Bring the history home with Menlo School: Celebrating 100 Years, 1915-2015.
By Charles P. Hanson
Menlo School History teacher and author of Necessary Virtue: The Pragmatic Origins of Religious Liberty in New England
This lively history is full of alumni stories, memories of beloved faculty, photographs of people and places throughout the years, and an engaging narrative of Menlo’s 100 years, including such nuggets as the excerpts below.
Senior roommates Bill McPhaul and Bernie Pick ’66 sneaked out of the dorm the night before their graduation. Ever alert to such shenanigans, Fred “Derf” Halverson went into their room and removed both mattresses. After they sneaked back in at 3:00 am, Bill lay down on the exposed springs, and Bernie curled up on the floor for a few uncomfortable hours. Neither was sure what had become of their mattresses, but they found out at breakfast when Derf puffed on his cigar and inquired, “How’d you sleep, boys?”
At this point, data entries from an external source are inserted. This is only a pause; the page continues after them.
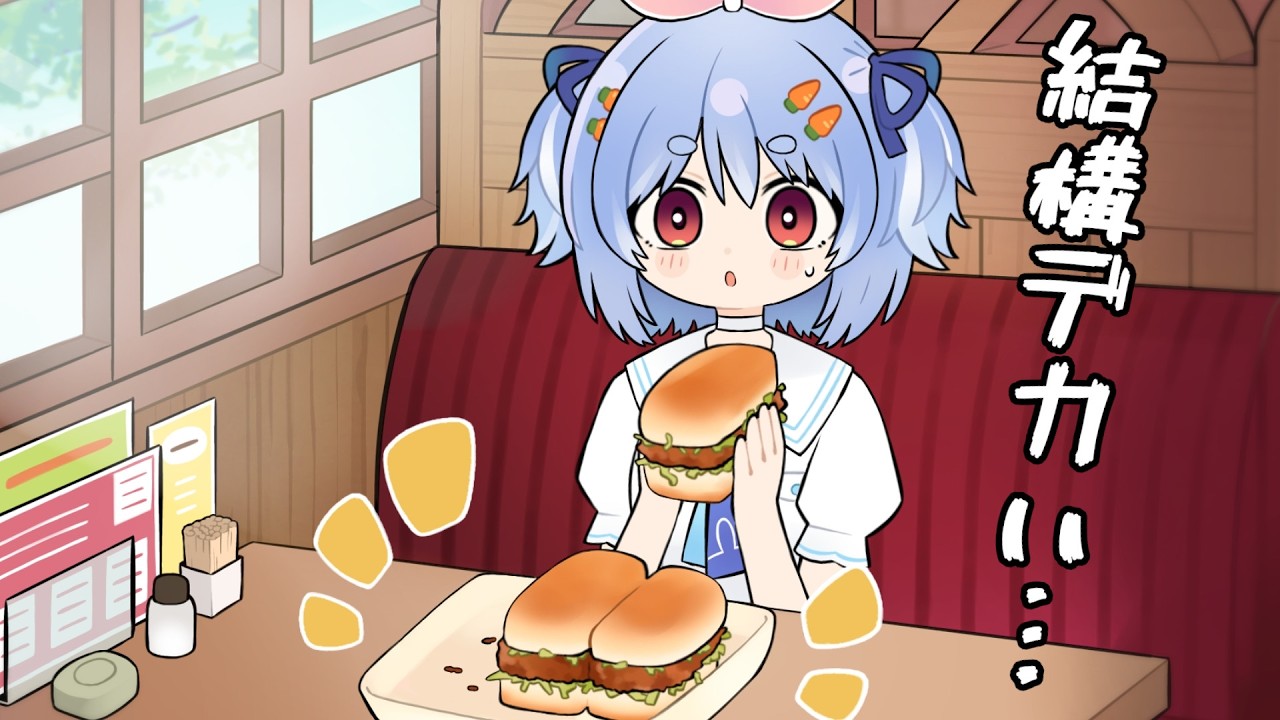 【手描き】コメダのカツサンドの美味しさに衝撃を受けるぺこら【ホロライブ/兎田ぺこら/切り抜き漫画】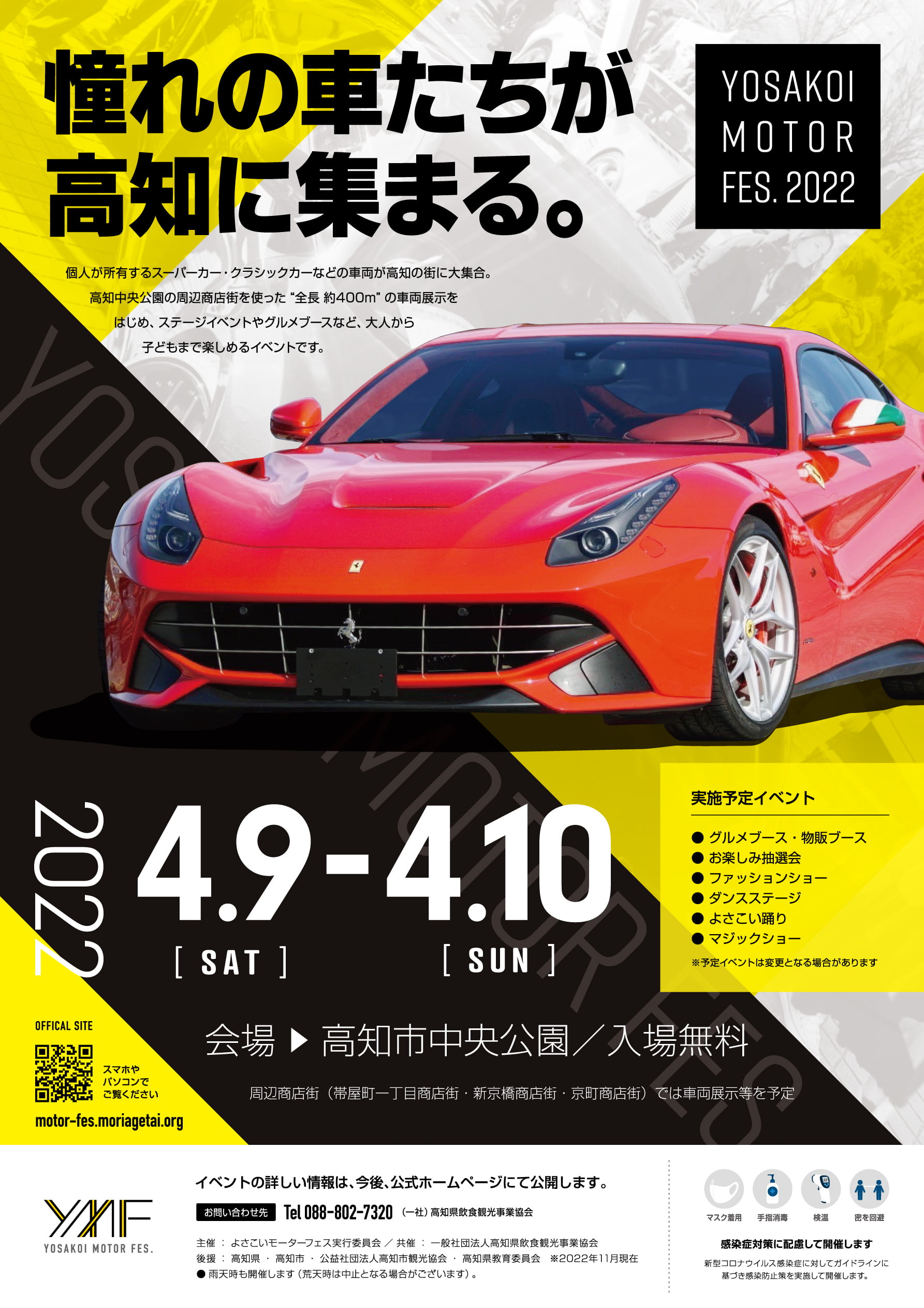 Dupcar Event Com Dupcar Eventcom Twitter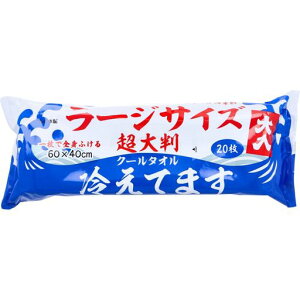 ii̖{(CCmz|)唻N[^I[WTCY₦Ă܂600x400mm20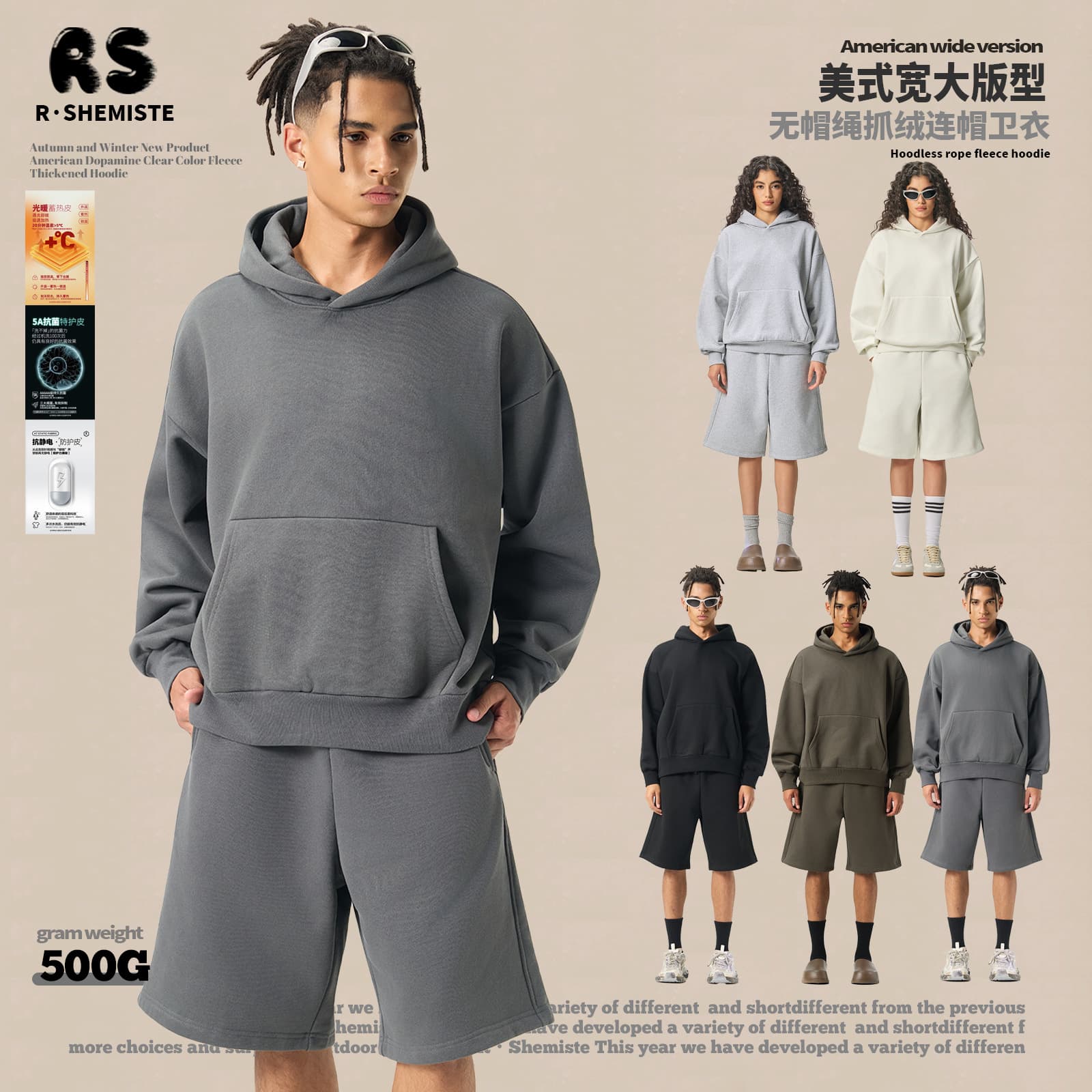 RS Men's Clothing | Cross-border FOG light fleece hoodie heavyweight 500G hooded sweatshirt men's fleece American men's sweatshirt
Alluding to the drastic political changes sweeping across Eastern Europe as the Cold War hurtled to an unexpected close, Menlo President Rick Berthold memorably described the combined [School and College] institution as “an unnatural union, like Czechoslovakia.” It took a few years to achieve the so-called Velvet Divorce between the Czech Republic and Slovakia in 1993, and the process at Menlo proved even slower. The complex task of steering the School toward a new state of independence fell to Norm Colb.